According to market research firm Statista, global spending on edge computing will reach $10.96 billion by 2026, up from about $1.93 billion in 2018. Lenovo noted that Gartner analysts predict that 75% of enterprise-generated data will be processed at the edge by 2025 and that by next year, 80% of enterprise IoT projects will incorporate AI.
The Edge Server Portfolio
Lenovo currently has a number of ThinkEdge servers, including the SE30 and SE50, the PC-like systems that Ferland noted are small servers powered by Intel Core processors.
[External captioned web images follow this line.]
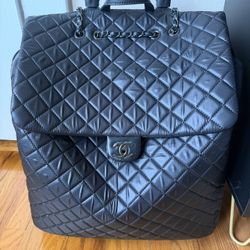  Chanel Travel Bag 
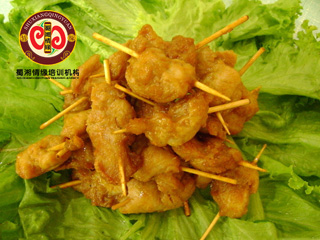 蜀湘情缘飘香牙签肉培训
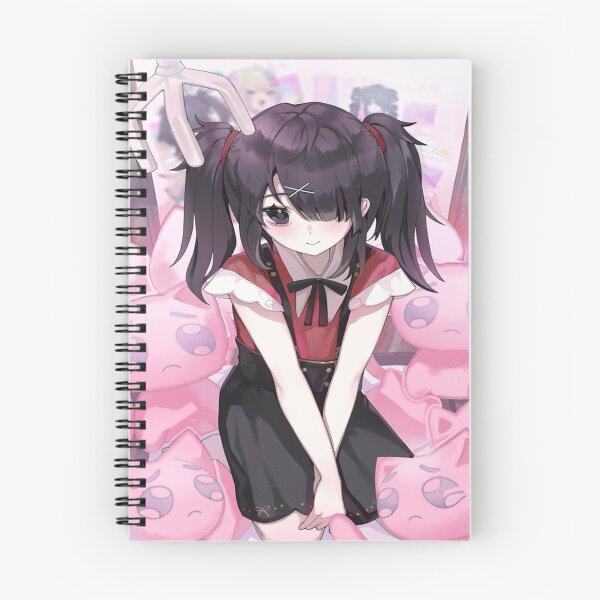 Item preview, Needy Streamer Overload - Ame-chan designed and sold by nathalieart4.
In 2019, the vendor launched the ThinkSystem SE350 — which Ferland said will adopt the ThinkEdge moniker in the future — a 1U edge server housed in a half-width, short-depth case and running on Intel’s Xeon D chips
“The SE450 is a more powerful version of what’s in our portfolio,” he said. “This is really fine-tuned towards an edge AI type of application, especially for industries like smart manufacturing, retail, smart cities or infrastructure and the telecom industry.”
The Intel Xeon Platinum chips — which hold up to 26 cores — come with the chipmaker’s Deep Learning Boost technologies aimed at improving the performance of deep learning training and inference and features all-flash storage for running AI and analytics at the edge and delivering intelligence, according to Lenovo officials.
Lenovo had created three prototypes of the SE450 before creating the final version in the fourth iteration. The jump from 1U height in the SE350 to 2U in the new system enabled Lenovo to add more capabilities, including more I/O.
Included in the SE450 is the Lenovo Open Cloud Automation management software that until recently had been used only with data center servers. However, in September the company announced the software would be available on the SE350 and now it’s in the SE450. The software is designed to help enterprise IT teams better manage systems in an increasingly distributed environment. For the edge, the automation capabilities in the software are key, Ferland said.
Among the tasks it automates are hardware discovery, dynamic inventory management, loading appropriate versions of the firmware and operating system and validating proper installation. Otherwise, the system automatically rolls back to the last best-known state.
“You have these servers deployed in a thousand locations,” he said. “You cannot send a technician all over the world to go in and solve all those [problems]. This has to be automated in a very simple way, so you define your blueprint and you associate servers with that blueprint and off you go. After that, it’s hands-off. The automation tool will pick it up and deploy the system or roll back to the absolute known good state.”
The current labor shortage also has put a premium on automation, Ferland said. Pointing to retailers, he said that many are using cameras to capture store shelves in real-time to determine inventory — rather than have that done manually — and want to quickly process the data at the edge to accelerate the inventory process.
Hybrid Cloud a Driver
The rise of AI workloads is fueling demand for edge servers. However, another driver is the ongoing enterprise adoption of hybrid computing strategies.
“Some of our customers are looking at this to run as a hybrid cloud model, where so many of their applications are running on the cloud and some of them are running on-premises in the branch office, in the factory or something like that,” Ferland said. “Just because of the storage capability, that becomes a very interesting device, and you don’t need to have the full data center racked up in an enclosure. [The SE450] can be mounted on the wall, can be put under a desk or something like that.”
Like other Lenovo products, the SE450 can be bought from Lenovo or its partners or through the vendor’s TruScale as-a-service program with a consumption-based pricing model.